→ Task to complete:
Reproduce, word for word, the passage of the Preqin conference text below that opens with the words containing "Introduction" and closes with "real estate strategies.".

→ Text:
Introduction
The Preqin conference on private markets, which we attended on September 24, 2024, highlighted the key trends for this year. According to the Preqin report presented by Jonathan Furer, Head of LP Solutions, and Paul Sinthunont, VP, Research Insights, political instabilities are influencing private markets—particularly private equity and real estate—and impacting their respective performances in a shifting global landscape. Here is what to remember about the resilience of European private equity funds and the adjustments in real estate strategies.
Context and Impact of the “Four Ds”
The report frames 2024 around the “Four Ds”—Demographics, Decarbonization, Digitalization, and Deglobalization—which are transforming investment strategies among major financial institutions. Deglobalization, for example, is driving the relocation of supply chains and the formation of regional economic blocs, directly influencing investment choices in private equity and real estate.

→ Excerpted records:
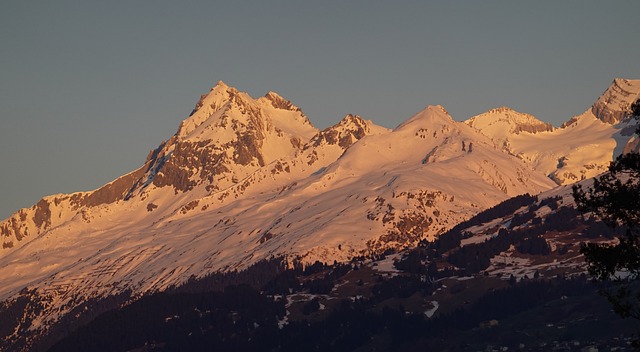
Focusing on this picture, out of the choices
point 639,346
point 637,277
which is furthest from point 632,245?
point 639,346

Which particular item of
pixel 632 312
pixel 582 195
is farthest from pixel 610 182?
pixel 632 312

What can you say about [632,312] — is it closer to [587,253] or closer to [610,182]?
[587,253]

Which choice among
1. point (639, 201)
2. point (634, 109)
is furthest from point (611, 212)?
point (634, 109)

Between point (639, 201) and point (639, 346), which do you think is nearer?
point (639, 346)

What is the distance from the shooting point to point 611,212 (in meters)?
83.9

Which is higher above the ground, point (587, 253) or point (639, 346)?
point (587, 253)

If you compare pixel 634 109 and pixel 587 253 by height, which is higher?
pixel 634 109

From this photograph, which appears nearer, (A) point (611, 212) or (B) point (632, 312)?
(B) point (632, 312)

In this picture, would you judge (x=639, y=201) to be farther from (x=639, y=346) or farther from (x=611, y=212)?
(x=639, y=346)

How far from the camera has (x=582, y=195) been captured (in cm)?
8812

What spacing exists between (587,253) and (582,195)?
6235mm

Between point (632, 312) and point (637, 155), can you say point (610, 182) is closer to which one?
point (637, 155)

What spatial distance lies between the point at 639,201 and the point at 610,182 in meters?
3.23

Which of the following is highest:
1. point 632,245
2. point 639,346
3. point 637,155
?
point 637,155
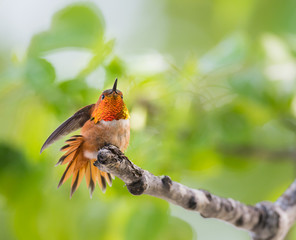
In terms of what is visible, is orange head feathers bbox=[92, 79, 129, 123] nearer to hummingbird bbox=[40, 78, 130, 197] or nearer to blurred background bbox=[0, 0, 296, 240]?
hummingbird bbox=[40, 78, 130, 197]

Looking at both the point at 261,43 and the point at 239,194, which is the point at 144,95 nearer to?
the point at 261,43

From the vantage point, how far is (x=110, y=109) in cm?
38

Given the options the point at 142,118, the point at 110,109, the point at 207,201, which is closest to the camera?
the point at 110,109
==
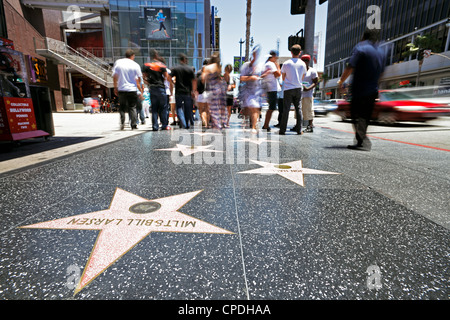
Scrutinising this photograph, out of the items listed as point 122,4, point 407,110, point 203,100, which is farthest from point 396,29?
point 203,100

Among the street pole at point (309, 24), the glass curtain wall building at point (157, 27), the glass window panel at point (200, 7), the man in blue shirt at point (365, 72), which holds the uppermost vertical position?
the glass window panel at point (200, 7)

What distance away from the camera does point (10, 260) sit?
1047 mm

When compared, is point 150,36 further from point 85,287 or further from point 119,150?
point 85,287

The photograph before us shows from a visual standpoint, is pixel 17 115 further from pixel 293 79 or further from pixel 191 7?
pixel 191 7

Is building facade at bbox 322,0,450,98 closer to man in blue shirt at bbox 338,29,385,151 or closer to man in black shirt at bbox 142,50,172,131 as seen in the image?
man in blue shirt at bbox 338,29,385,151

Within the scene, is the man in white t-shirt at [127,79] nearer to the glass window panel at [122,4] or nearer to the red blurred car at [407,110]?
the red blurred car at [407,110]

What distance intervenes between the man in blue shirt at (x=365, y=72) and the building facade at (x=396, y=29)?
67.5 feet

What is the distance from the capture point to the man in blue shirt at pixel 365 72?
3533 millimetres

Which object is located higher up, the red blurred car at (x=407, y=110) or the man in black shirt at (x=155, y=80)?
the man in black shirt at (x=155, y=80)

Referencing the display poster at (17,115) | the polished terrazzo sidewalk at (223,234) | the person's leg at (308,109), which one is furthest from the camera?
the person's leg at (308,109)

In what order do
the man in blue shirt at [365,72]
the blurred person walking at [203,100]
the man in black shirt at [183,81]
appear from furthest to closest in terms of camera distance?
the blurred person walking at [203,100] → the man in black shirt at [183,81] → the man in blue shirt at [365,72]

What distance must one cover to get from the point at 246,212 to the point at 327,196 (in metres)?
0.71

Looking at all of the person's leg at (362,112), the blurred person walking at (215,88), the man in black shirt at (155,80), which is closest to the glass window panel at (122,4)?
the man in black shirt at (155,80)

→ Answer below:
Introduction
The Preqin conference on private markets, which we attended on September 24, 2024, highlighted the key trends for this year. According to the Preqin report presented by Jonathan Furer, Head of LP Solutions, and Paul Sinthunont, VP, Research Insights, political instabilities are influencing private markets—particularly private equity and real estate—and impacting their respective performances in a shifting global landscape. Here is what to remember about the resilience of European private equity funds and the adjustments in real estate strategies.